Tackling interoperability is critical.

For nearly all business entities, the ability to fully connect up the organization across people, processes, design, structures and strategies is always a work-in-progress, never worked upon to the fullest extent and rarely achieved without the most radical transformation.

I come up against the barriers to change caught up consistently in this lack of interoperability. So I have to bring it into this exploring ecosystem and platform designs posting views.

What do we miss in not having that connectivity? Recognizing silos of unconnected knowledge needs changing; we need to leverage all of our diversity and expertise. Do you really know your capabilities, competencies and capacities?

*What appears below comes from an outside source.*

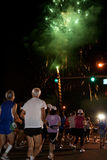 Honolulu Marathon with Firework. Fireworks lit up the sky as runners raced each other at the start of the 37th Honolulu Marathon  at 5 a.m. at Ala Moana Stock Photos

  1. Focusing on making technology work across organizations, internally and externally, with partners that share a common purpose. Our need is to find new growth engines and, more, sustaining. business value. it is our understanding to make exchanges work to enable creativity, and we need technology across processes to talk to each other- called interoperability.
  2. Uncertainty, fear of the unknown, reluctance to share and partner, or to mutually “pool” intellectual property or our research know-how in a shared collaborative effort is hard. We often hold onto our knowledge as our “source of power”, this we need to let go of and embrace a new way of believing, trusting and collaborating. We will gain far more than we lose.
  3. We must ask the important questions and fully recognize the answer to “what do we do well? How can we leverage and build out from this?” Are we investing enough time in networking, exchanging insights or building relationships? Knowing our core capabilities, competencies, and capacities is essential.

Let’s tackle one tough one- interoperability makes or breaks much of what we struggle to do -exchange knowledge.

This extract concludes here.